— READING PASSAGE —
-- Start --
# Boredom projects, Who's got em?



## paintjockey (Jan 3, 2008)

Who has that project that sits around and gets worked on once in awhile? Or it gets worked on while you're waiting for paint to dry or a soldering iron to heat up? This is mine. It's a rear engine railbus. It's not from any prototype, but I have looked at a picture of something similar some time back. It's powered by a north west short line motor (which is quite noisey) and when finished some year it will be battery powered and have sound. So far it has been built from scrap laying around and bits from the parts box. To go much further though i'm gonna have to spend some money. Maybe i should just put it back on the shelf for later....

[url="


----------



## ZamValley (Apr 23, 2011)

Hey Terry, That's really great!!!


----------



## wchasr (Jan 2, 2008)

Nice Terry! 

At this point in time ALL my projects are long term projects. I've lately been trying to strighten up the workshop and make it workable again. Pursuant to that I've dragged the boxes of metal wheels out and started to install them on cars stored in the workshop. Including a scratch built someday car. I had bolsters made and now have a set of LGB modern trucks with metal wheels on it as of last night. Now to get some wood and get the router set up to make the body. This project will be a long depressed center flat car with for trucks as shown in an old RMC years ago. Several other projects like that in various stages of "parts collection" but most are not started. Several boxes of LGB ore cars that need assembled. A snow plow kit from NESL that needs finished. Track cleaning cars that need started and finished. A Playmobil work loco that will be converted to a plow. A consolidation on couplers across ALL the rolling stock at some point too. A Big Bird Express toy that needs converted along with an Elmo loco and cars carrying Oscar & Cookie Monster. An LGB F7 that needs repainted into one of the Wellsville Addison & Galeton units. Also a Scratch built Wellsville Addison & Galeton 125 ton GE Center Cab switcher. These are a simply a few of the porjects that hit my mind. 

Chas 


Chas


----------



## Dave Meashey (Jan 2, 2008)

Terry; 

I like it! Looks like something a strapped-for-cash railroad would build to get paying passengers on a low use line. 

Best, 
David Meashey


----------



## kormsen (Oct 27, 2009)

ALL my projects are worked on once in a while. 
it is not my profession, but my hobby. so i build when and what i want - at the pace and with the pauses, that i want.


----------



## Steve Stockham (Jan 2, 2008)

My projects are usually done in the winter and two actually were completed! My long-term project is converting an LGB C&S #6 B3C into a C&S #22 (or #21, I haven't decided as yet) B3B. It's sitting on my workbench about 85% complete. I really ought to finish it up but getting the layout and the garden ready for the season has become my top priority.


----------



## Ray Dunakin (Jan 6, 2008)

That railbus looks great! 

I usually work straight through on each project, but sometimes I get one that for one reason or another, just doesn't get my juices going. Then it may get worked on a little bit here and there whenever the mood strikes. Right now the bakery I've been trying to finish for months fits that description.
-- End --
— PROBLEMS AND TASKS —
- 1) List the screen names in the headers of the posts in the boredom projects thread, in the order they appear.
- 2) Answer these from the boredom projects thread:
(a) What motor powers the rear engine railbus?
(b) How complete is Steve Stockham's long-term project?
(c) How long has Ray Dunakin been trying to finish the bakery?
- 3) According to the boredom projects thread, why hasn't Steve Stockham finished converting the LGB C&S #6 B3C?

— RECORD EXCERPTS —
-- Start --
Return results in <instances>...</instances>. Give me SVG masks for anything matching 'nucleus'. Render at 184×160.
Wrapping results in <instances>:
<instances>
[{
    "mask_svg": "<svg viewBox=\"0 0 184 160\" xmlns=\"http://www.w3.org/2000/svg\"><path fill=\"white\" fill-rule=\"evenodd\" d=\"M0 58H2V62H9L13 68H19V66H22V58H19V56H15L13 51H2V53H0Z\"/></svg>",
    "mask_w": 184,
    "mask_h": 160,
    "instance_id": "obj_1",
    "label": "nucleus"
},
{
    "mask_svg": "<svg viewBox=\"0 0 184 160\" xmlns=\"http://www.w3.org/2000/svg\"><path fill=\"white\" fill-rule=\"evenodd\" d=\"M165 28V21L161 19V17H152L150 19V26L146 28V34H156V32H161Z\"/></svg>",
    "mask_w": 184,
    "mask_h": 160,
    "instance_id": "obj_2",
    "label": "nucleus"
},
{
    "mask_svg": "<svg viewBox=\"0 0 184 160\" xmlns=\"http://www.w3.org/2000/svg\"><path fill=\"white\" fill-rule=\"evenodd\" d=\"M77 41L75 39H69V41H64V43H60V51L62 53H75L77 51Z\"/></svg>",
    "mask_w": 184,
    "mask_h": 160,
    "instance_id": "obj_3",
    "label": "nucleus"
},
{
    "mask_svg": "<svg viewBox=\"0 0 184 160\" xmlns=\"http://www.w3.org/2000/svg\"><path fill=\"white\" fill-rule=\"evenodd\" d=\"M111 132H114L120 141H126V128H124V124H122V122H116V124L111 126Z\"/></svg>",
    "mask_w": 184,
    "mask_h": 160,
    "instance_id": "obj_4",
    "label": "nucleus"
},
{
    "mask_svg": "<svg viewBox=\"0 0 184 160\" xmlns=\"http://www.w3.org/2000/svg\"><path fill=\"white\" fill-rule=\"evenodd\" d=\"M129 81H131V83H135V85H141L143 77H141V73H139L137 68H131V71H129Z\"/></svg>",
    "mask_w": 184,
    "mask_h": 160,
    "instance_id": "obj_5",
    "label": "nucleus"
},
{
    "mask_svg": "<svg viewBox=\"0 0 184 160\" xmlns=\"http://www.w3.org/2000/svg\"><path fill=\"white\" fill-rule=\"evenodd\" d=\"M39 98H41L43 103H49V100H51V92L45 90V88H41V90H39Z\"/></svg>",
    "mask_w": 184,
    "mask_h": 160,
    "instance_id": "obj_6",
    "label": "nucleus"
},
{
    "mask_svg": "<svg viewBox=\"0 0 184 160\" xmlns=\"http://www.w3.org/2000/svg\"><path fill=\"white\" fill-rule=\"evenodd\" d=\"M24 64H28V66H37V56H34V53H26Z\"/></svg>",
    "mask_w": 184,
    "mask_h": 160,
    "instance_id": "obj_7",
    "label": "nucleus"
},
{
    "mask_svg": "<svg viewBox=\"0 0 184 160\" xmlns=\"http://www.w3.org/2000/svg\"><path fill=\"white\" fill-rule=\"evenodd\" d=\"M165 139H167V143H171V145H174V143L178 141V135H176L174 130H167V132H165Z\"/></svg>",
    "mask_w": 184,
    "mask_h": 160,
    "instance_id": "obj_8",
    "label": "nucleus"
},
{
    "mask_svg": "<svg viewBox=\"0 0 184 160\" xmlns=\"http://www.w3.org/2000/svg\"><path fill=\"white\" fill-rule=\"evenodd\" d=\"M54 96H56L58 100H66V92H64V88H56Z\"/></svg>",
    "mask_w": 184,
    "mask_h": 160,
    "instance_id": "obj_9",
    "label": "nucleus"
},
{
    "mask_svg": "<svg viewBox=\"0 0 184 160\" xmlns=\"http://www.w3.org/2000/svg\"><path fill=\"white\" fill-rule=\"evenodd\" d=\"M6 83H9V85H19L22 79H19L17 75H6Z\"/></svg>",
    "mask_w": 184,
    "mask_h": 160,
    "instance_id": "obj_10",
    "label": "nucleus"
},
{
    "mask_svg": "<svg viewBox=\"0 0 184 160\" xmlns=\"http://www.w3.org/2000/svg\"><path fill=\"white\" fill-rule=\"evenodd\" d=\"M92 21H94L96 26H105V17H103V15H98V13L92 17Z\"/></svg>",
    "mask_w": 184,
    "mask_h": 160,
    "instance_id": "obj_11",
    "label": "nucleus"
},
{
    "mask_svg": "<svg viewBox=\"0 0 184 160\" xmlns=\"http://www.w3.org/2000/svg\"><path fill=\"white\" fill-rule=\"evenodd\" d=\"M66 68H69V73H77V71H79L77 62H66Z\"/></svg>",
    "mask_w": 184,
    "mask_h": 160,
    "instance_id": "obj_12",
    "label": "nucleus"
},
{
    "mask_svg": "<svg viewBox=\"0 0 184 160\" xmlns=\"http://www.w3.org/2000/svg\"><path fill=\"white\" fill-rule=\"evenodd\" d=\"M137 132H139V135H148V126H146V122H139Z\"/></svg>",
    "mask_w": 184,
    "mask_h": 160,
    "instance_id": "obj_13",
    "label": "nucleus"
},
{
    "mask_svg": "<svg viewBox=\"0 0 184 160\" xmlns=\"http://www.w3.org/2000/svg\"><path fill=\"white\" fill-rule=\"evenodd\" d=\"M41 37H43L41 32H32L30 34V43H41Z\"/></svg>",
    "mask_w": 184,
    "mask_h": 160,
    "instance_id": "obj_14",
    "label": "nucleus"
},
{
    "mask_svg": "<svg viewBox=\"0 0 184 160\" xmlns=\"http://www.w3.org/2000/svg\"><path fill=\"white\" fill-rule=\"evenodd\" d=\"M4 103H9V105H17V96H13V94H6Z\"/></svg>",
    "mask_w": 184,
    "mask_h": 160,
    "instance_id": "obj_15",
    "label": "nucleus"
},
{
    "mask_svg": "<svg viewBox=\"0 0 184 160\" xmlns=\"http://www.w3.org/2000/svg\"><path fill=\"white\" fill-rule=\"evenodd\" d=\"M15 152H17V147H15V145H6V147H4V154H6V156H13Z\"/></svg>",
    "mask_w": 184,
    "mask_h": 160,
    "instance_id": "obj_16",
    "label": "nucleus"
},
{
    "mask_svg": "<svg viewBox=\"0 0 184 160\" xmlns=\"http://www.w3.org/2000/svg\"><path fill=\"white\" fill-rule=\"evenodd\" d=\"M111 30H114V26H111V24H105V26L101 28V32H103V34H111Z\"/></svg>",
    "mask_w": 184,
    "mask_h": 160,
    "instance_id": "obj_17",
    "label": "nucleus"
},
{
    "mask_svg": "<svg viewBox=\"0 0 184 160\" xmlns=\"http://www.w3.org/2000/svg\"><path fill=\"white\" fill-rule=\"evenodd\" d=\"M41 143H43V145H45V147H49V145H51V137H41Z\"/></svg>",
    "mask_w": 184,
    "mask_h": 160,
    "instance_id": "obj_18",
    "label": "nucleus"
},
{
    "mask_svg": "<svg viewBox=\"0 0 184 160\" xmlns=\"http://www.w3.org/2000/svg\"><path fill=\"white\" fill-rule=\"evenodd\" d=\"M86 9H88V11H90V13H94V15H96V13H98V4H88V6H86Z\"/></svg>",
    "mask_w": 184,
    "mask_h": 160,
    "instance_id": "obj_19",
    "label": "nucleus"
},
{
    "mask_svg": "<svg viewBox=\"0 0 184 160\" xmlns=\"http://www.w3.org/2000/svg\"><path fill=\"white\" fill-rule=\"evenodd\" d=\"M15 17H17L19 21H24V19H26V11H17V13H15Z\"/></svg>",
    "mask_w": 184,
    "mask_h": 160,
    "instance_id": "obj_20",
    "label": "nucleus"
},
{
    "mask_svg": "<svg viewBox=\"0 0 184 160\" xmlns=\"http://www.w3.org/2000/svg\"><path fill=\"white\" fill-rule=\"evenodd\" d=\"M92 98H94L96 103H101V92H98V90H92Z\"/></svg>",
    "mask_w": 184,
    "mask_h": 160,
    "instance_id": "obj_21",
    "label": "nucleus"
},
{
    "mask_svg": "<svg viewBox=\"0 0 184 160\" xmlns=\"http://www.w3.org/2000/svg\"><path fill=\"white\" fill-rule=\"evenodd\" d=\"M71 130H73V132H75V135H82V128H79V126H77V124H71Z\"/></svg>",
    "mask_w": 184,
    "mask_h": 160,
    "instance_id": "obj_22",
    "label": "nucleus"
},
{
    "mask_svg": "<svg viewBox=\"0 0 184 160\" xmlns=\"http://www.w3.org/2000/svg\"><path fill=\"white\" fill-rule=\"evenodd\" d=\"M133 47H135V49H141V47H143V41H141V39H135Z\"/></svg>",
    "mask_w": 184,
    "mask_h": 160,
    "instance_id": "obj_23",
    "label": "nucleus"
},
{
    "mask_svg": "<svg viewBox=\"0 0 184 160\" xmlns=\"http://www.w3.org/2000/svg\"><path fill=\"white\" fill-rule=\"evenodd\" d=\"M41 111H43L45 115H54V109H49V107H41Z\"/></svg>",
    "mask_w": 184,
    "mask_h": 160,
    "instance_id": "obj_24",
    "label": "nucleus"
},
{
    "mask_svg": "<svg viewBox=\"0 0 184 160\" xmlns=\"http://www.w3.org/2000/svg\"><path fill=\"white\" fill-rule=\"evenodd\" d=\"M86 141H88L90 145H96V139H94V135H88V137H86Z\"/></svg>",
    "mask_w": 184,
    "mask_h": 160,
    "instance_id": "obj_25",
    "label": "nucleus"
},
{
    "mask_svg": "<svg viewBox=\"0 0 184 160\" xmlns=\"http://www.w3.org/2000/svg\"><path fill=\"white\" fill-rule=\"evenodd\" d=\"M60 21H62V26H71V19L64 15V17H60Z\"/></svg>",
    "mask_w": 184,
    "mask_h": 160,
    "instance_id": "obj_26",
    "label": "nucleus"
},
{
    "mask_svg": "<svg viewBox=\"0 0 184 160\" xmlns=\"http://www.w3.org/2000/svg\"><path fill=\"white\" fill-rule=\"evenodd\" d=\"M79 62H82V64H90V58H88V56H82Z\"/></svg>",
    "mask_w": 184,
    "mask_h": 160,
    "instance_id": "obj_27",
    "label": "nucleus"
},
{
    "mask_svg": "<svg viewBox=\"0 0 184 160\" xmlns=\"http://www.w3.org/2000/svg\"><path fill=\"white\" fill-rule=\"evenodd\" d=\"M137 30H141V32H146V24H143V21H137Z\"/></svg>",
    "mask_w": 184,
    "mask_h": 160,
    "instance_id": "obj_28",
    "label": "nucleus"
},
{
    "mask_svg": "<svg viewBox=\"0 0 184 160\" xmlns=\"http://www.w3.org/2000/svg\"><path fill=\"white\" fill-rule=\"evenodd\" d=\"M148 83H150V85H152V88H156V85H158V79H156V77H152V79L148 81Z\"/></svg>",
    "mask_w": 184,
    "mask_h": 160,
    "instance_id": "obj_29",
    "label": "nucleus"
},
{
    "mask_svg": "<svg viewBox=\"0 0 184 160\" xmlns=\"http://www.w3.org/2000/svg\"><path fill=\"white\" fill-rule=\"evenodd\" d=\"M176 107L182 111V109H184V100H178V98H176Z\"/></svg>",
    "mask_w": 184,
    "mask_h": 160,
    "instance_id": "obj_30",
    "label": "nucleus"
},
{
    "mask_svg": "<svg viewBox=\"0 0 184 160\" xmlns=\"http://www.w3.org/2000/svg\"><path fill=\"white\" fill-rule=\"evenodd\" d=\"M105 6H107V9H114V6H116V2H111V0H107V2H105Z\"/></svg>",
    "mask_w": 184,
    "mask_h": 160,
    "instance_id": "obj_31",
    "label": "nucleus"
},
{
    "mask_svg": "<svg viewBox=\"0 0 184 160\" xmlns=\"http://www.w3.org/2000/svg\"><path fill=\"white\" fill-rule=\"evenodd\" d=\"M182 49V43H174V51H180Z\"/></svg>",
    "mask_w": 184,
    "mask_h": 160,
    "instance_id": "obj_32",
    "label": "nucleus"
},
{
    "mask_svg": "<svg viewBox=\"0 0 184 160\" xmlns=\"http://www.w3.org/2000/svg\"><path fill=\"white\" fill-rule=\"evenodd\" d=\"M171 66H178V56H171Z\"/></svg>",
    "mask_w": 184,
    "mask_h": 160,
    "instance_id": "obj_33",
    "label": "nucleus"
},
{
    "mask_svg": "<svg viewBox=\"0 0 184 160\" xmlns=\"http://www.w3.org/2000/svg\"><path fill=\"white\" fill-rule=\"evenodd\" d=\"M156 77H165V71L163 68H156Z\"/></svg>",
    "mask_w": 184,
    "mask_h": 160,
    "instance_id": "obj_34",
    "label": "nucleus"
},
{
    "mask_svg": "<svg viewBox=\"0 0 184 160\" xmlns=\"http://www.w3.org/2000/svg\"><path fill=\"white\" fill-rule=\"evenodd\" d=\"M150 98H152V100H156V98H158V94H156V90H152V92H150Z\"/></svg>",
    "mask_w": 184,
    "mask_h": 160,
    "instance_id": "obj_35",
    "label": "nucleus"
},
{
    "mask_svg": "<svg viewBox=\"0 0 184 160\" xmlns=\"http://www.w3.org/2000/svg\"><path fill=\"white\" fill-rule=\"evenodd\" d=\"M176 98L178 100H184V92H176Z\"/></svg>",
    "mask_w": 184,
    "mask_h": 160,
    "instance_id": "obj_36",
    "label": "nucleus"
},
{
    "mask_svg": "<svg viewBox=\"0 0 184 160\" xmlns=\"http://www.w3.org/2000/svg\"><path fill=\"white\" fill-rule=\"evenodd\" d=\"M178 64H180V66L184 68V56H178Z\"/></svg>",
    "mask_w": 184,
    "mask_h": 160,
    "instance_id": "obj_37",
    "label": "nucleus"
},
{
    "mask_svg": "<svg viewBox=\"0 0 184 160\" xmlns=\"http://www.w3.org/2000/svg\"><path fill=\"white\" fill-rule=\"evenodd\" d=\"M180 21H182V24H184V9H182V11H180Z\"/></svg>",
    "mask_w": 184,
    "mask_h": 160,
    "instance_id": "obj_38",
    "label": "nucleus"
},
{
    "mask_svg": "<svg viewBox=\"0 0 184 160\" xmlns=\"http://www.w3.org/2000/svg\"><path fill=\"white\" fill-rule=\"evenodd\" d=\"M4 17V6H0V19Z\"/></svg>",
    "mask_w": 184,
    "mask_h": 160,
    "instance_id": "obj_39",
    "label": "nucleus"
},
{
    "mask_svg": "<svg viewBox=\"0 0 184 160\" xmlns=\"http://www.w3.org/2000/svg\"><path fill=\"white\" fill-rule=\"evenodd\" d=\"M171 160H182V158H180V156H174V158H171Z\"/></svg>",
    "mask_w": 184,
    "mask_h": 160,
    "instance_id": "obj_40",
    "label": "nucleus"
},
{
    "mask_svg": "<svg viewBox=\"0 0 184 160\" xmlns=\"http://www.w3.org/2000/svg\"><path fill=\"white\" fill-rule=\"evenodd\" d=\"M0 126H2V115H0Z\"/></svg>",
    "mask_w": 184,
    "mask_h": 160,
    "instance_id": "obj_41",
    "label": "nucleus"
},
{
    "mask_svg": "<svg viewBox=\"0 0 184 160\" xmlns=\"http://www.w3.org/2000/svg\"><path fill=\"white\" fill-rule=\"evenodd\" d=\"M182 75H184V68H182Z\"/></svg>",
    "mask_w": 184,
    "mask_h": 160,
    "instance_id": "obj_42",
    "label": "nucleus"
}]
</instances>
-- End --
— ANSWERS IN ORDER —
- 1)
paintjockey
ZamValley
wchasr
Dave Meashey
kormsen
Steve Stockham
Ray Dunakin

- 2)
(a) A north west short line motor.
(b) About 85% complete.
(c) For months.

- 3) Getting the layout and the garden ready for the season has become his top priority. So the conversion sits on his workbench about 85% complete.